Easypaisa. An example of this is ‘easypaisa’ from Telenor Pakistan and Tameer Microfinance Bank. Interesting thing about this service is that money can be sent and received without a mobile phone. However, using a mobile phone provides convenience as confirmations are sent as sms. Any person with a valid Nadra CNIC can send money or receive money. Sending/Receiving can be done from more than 4,000 easypaisa shops all over Pakistan. The transaction is encrypted and the process has been approved by the State Bank of Pakistan. Details on how this works are available at easypaisa website and on YouTube.

Regardless of one’s opinion on the convenience and the fees, one must admit that introduction of MFS such as easypaisa changes the status quo for payments which has been around till now in Pakistan.

Telenor is not the only company with plans for mobile financial services. Ufone started premium banking service for customers of Ufone who have account with one its partner banks. This is a different approach where an application on the handset allows eligible customers to carry out financial and non-financial transactions. Mobilink, the largest cellular company by subscribers, is also gearing up for MFS. In July, Orascom announced its plans for MFS:

Mobilink and Citibank will utilize Mobilink’s extensive retail infrastructure to extend the reach of financial services to the previously un-served masses. Using Mobilink’s cutting edge technology, Mobilink users will be able to open branchless bank accounts through a simple and convenient registration process via authorized agents across the country. The service will allow users to maintain their accounts through their phones and make secure peer to peer money transfers to any Mobilink number simply via SMS.

At we have extensively covered the potential, opportunities and market size of MFS.

15 responses to “Mobile Financial Services in Pakistan”

  1. Abdul Rehman says:

    Thank you for sharing on services

  2. Babar Bhatti says:

    @Adnan – easypaisa is different from paypal in many ways. But it does allow a new way of sending money to others so it shares that feature with paypal.

    @Saleem – I think the coverage will improve as more players jump in. This is just the beginning.

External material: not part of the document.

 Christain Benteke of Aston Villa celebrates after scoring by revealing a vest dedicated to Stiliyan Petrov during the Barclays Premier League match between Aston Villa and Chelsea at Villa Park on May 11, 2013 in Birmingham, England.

    @Matt – completely agree with you about the education and the need for the regulator to watch this carefully.

  3. When EasyPaisa was launched, it was impossible that one can watch TV for half-an-hour and escape its commercial.

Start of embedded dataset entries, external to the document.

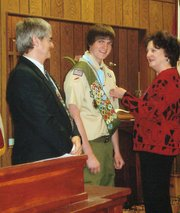 Jonathan Jeb Stewart, center, was awarded the Eagle Scout rank earlier this year. Pictured with him are his parents, Dr. Jack C. and Sarah Stewart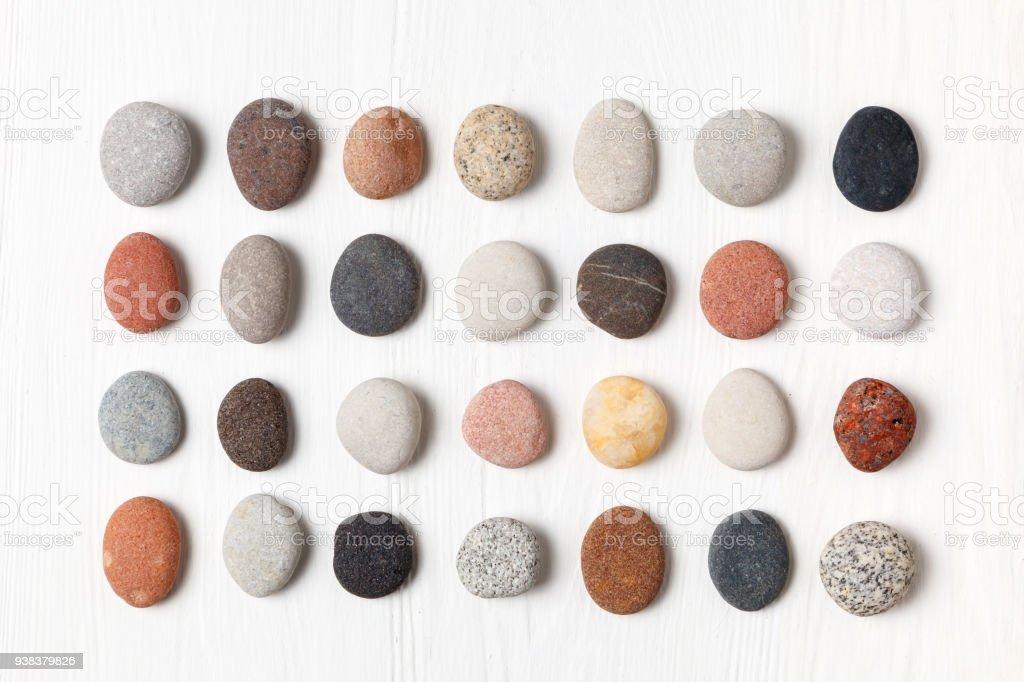 Muster der natürlichen bunten Kieselsteinen auf weißem Hintergrund aus Holz. – Foto
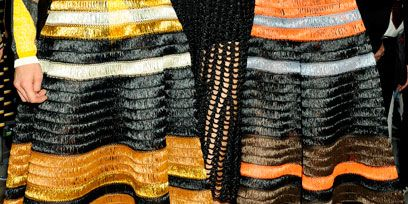 Clothing, Footwear, Leg, Brown, Human leg, Orange, Shoe, Textile, Joint, Pattern,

    On the ground, however, network of associated partners seems rather thin. I have mostly come across mobile phones and accessories shops to be associated outlets, which is not the place where a common man does his grocery as shown in adverts.

  4. Adnan Siddiqi says:

    Babar bhai, is this service something similar to Paypal which is popular for micro payments?

  5. Adnan Siddiqi says:

    AS: NIFT has been doing it for long time.